▶ [Aim]:
Retype the records below word for word and omit any image.

Spatial questions tied to pictures:
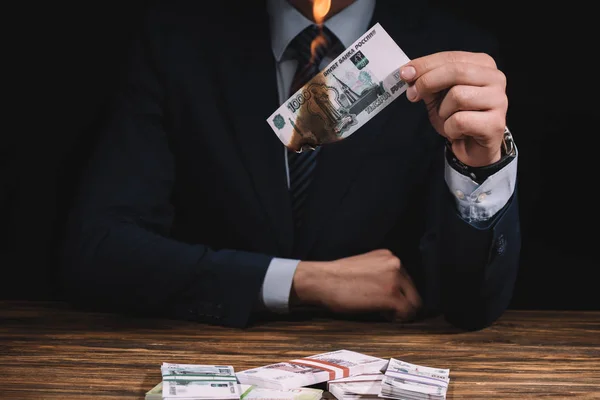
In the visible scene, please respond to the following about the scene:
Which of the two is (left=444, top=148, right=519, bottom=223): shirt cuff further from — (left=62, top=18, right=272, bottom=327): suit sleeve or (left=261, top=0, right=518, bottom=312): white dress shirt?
(left=62, top=18, right=272, bottom=327): suit sleeve

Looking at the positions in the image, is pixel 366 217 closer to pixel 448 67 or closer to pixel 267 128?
pixel 267 128

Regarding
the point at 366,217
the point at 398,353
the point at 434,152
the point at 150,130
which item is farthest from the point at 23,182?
the point at 398,353

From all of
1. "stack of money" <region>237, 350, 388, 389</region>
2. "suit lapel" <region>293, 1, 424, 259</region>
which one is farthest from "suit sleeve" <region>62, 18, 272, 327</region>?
"stack of money" <region>237, 350, 388, 389</region>

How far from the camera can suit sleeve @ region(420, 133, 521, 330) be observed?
2062 mm

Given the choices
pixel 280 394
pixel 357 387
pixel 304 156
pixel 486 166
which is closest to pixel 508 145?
pixel 486 166

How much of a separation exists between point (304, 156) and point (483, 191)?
0.67 meters

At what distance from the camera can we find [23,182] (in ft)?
9.66

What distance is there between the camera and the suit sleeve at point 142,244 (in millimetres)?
2096

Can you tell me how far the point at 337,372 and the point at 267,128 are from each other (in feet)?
3.79

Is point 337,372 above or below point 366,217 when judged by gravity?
below

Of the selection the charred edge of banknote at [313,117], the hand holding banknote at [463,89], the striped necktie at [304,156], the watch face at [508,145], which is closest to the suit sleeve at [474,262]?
the watch face at [508,145]

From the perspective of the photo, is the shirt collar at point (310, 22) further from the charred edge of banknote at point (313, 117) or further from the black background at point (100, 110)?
the charred edge of banknote at point (313, 117)

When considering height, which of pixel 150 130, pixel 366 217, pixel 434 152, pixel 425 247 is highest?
pixel 150 130

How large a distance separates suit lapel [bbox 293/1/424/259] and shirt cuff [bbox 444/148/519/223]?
467 mm
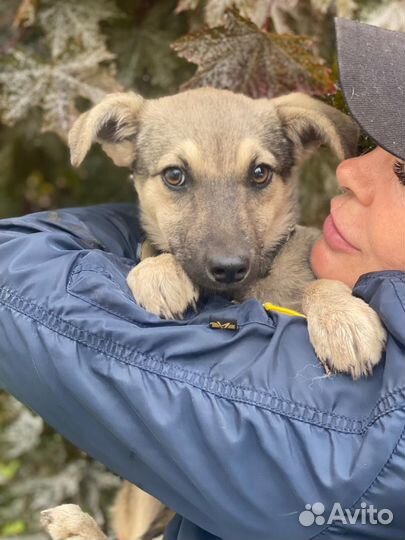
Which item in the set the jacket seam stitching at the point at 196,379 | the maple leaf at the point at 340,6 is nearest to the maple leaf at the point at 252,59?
the maple leaf at the point at 340,6

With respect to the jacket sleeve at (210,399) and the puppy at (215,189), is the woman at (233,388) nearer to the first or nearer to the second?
the jacket sleeve at (210,399)

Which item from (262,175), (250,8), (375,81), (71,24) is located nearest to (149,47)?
(71,24)

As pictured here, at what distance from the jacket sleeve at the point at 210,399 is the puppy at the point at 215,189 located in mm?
362

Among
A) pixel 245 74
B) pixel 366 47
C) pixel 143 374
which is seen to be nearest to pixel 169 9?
pixel 245 74

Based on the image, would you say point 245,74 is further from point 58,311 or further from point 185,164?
point 58,311

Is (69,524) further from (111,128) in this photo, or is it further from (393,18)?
(393,18)

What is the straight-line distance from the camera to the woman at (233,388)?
181cm

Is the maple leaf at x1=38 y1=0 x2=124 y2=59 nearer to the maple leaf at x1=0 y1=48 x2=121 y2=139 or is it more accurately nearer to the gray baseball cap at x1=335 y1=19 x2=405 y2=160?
the maple leaf at x1=0 y1=48 x2=121 y2=139

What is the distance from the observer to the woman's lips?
8.42ft

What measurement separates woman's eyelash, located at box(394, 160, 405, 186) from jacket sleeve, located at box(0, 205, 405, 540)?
39cm

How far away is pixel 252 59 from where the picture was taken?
312 centimetres

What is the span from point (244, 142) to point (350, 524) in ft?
5.46

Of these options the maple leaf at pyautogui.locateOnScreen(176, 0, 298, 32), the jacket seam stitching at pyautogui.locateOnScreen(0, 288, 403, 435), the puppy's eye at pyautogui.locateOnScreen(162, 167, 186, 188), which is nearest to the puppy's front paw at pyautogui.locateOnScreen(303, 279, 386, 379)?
the jacket seam stitching at pyautogui.locateOnScreen(0, 288, 403, 435)

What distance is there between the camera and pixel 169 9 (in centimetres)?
377
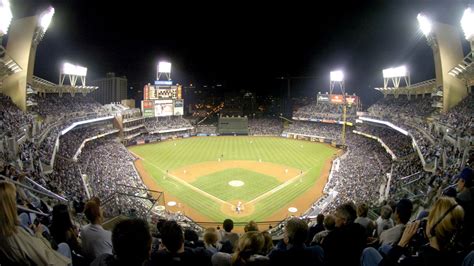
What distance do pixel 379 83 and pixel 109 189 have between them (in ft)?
230

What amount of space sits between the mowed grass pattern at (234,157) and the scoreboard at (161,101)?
22.7 feet

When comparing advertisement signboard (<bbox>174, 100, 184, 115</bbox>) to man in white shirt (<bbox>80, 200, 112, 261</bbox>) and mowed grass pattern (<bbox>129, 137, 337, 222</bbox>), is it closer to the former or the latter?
mowed grass pattern (<bbox>129, 137, 337, 222</bbox>)

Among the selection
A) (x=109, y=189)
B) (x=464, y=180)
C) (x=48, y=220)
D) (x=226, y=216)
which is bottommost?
(x=226, y=216)

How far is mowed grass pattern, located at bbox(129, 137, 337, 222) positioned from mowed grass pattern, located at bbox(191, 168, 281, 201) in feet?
4.49

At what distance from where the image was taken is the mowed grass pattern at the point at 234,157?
25203 mm

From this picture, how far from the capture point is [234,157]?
4216 cm

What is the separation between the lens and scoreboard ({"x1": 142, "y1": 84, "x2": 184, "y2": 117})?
56781 mm

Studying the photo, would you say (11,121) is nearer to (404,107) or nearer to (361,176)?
(361,176)

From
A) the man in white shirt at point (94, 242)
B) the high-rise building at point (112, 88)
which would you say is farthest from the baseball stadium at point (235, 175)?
the high-rise building at point (112, 88)

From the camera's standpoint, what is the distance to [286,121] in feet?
235

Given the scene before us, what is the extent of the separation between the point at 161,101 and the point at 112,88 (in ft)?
131

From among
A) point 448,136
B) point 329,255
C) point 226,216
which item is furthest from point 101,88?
point 329,255

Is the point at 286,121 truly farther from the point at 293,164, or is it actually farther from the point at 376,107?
the point at 293,164

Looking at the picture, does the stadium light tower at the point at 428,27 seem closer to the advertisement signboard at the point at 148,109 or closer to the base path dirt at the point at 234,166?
the base path dirt at the point at 234,166
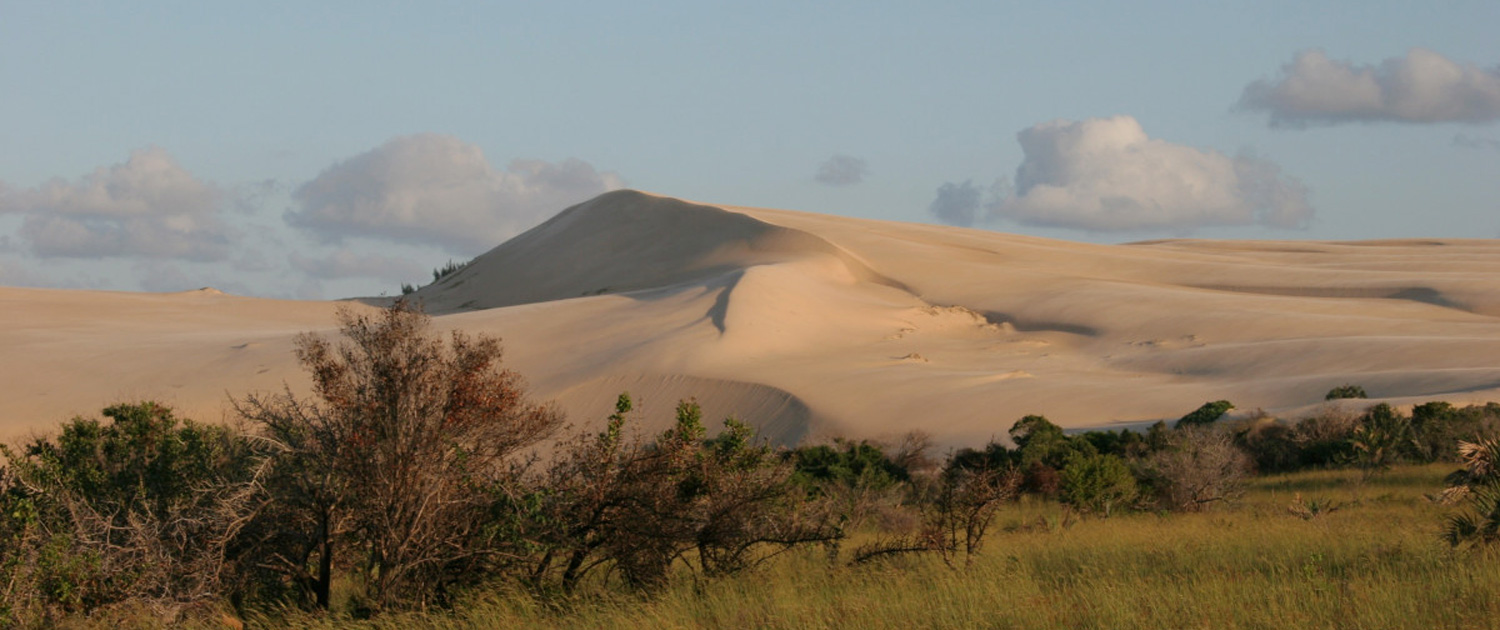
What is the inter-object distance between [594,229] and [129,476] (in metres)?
56.8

▶ [Task answer]:
In the visible scene, please respond to the following about the scene:
Which of the two is (left=444, top=148, right=519, bottom=223): shirt cuff further from — (left=62, top=18, right=272, bottom=327): suit sleeve or (left=261, top=0, right=518, bottom=312): white dress shirt?
(left=62, top=18, right=272, bottom=327): suit sleeve

Looking at the positions in the image, is pixel 366 217 closer to pixel 448 67 or closer to pixel 267 128?
pixel 267 128

Regarding
the point at 366,217
the point at 398,353
the point at 434,152
the point at 150,130
which item is farthest from the point at 23,182?
the point at 398,353

From all of
1. "stack of money" <region>237, 350, 388, 389</region>
2. "suit lapel" <region>293, 1, 424, 259</region>
which one is farthest from "suit sleeve" <region>62, 18, 272, 327</region>?
"stack of money" <region>237, 350, 388, 389</region>

How far from the camera can suit sleeve @ region(420, 133, 521, 330) be observed?
2062 mm

Given the choices
pixel 280 394
pixel 357 387
pixel 304 156
pixel 486 166
which is closest to pixel 508 145?
pixel 486 166

How much of a separation exists between point (304, 156) and point (483, 191)?
0.67 meters

At what distance from the camera can we find [23,182] (in ft)?
9.66

What distance is there between the camera and the suit sleeve at point 142,244 (in millimetres)?
2096

Can you tell me how far the point at 337,372 and the point at 267,128 are from each other (in feet)?
3.79

Is point 337,372 above or below point 366,217 when judged by gravity?
below

Of the selection the charred edge of banknote at [313,117], the hand holding banknote at [463,89], the striped necktie at [304,156], the watch face at [508,145], which is closest to the suit sleeve at [474,262]?
the watch face at [508,145]

From the perspective of the photo, is the shirt collar at point (310, 22) further from the charred edge of banknote at point (313, 117) or further from the black background at point (100, 110)?
the charred edge of banknote at point (313, 117)

When considering height, which of pixel 150 130, pixel 366 217, pixel 434 152, pixel 425 247 is highest?
pixel 150 130

How large a distance separates suit lapel [bbox 293/1/424/259] and shirt cuff [bbox 444/148/519/223]?
467 mm
Which item in the set the jacket seam stitching at the point at 196,379 | the maple leaf at the point at 340,6 is nearest to the maple leaf at the point at 252,59?
the maple leaf at the point at 340,6

With respect to the jacket sleeve at (210,399) and the puppy at (215,189), is the woman at (233,388) nearer to the first or nearer to the second?
the jacket sleeve at (210,399)

Which item from (262,175), (250,8), (375,81), (71,24) is located nearest to (149,47)?
(71,24)

As pictured here, at what distance from the jacket sleeve at the point at 210,399 is the puppy at the point at 215,189 located in mm?
362

Among
A) pixel 245 74
B) pixel 366 47
C) pixel 143 374
which is seen to be nearest to pixel 169 9?
pixel 245 74

Based on the image, would you say point 245,74 is further from point 58,311 or further from point 185,164?
point 58,311

Is (69,524) further from (111,128) in this photo, or is it further from (393,18)?
(393,18)

What is the straight-line distance from the camera to the woman at (233,388)?
181cm

Is the maple leaf at x1=38 y1=0 x2=124 y2=59 nearer to the maple leaf at x1=0 y1=48 x2=121 y2=139 or is it more accurately nearer to the gray baseball cap at x1=335 y1=19 x2=405 y2=160?
the maple leaf at x1=0 y1=48 x2=121 y2=139

What is the distance from the observer to the woman's lips?
8.42ft

What measurement separates woman's eyelash, located at box(394, 160, 405, 186) from jacket sleeve, located at box(0, 205, 405, 540)?
39cm

How far away is pixel 252 59 from where the picture was taken?
312 centimetres

What is the span from point (244, 142) to point (350, 524) in ft?
5.46

Of these options the maple leaf at pyautogui.locateOnScreen(176, 0, 298, 32), the jacket seam stitching at pyautogui.locateOnScreen(0, 288, 403, 435), the puppy's eye at pyautogui.locateOnScreen(162, 167, 186, 188), which is nearest to the puppy's front paw at pyautogui.locateOnScreen(303, 279, 386, 379)?
the jacket seam stitching at pyautogui.locateOnScreen(0, 288, 403, 435)

What distance is there between the camera and pixel 169 9 (in centimetres)?
377
What distance do pixel 379 83 and pixel 109 189 have between them (in ft)?
230

What amount of space sits between the mowed grass pattern at (234,157) and the scoreboard at (161,101)?
22.7 feet

When comparing advertisement signboard (<bbox>174, 100, 184, 115</bbox>) to man in white shirt (<bbox>80, 200, 112, 261</bbox>) and mowed grass pattern (<bbox>129, 137, 337, 222</bbox>), is it closer to the former or the latter?
mowed grass pattern (<bbox>129, 137, 337, 222</bbox>)

Among the selection
A) (x=109, y=189)
B) (x=464, y=180)
C) (x=48, y=220)
D) (x=226, y=216)
which is bottommost?
(x=226, y=216)

How far is mowed grass pattern, located at bbox(129, 137, 337, 222) positioned from mowed grass pattern, located at bbox(191, 168, 281, 201) in feet?
4.49

At what distance from where the image was taken is the mowed grass pattern at the point at 234,157?
25203 mm

From this picture, how far from the capture point is [234,157]?
4216 cm

What is the separation between the lens and scoreboard ({"x1": 142, "y1": 84, "x2": 184, "y2": 117})?
56781 mm

Studying the photo, would you say (11,121) is nearer to (404,107) or nearer to (361,176)?
(361,176)

From
A) the man in white shirt at point (94, 242)
B) the high-rise building at point (112, 88)
which would you say is farthest from the baseball stadium at point (235, 175)?
the high-rise building at point (112, 88)

From the camera's standpoint, what is the distance to [286,121] in feet?
235

Given the scene before us, what is the extent of the separation between the point at 161,101 and the point at 112,88 (in ft)?
131

From among
A) point 448,136
B) point 329,255
C) point 226,216
which item is furthest from point 101,88?
point 329,255

Is the point at 286,121 truly farther from the point at 293,164, or is it actually farther from the point at 376,107?
the point at 293,164

Looking at the picture, does the stadium light tower at the point at 428,27 seem closer to the advertisement signboard at the point at 148,109 or closer to the base path dirt at the point at 234,166?
the base path dirt at the point at 234,166
What is the inter-object distance between [594,229] and [129,476] (in metres)?
56.8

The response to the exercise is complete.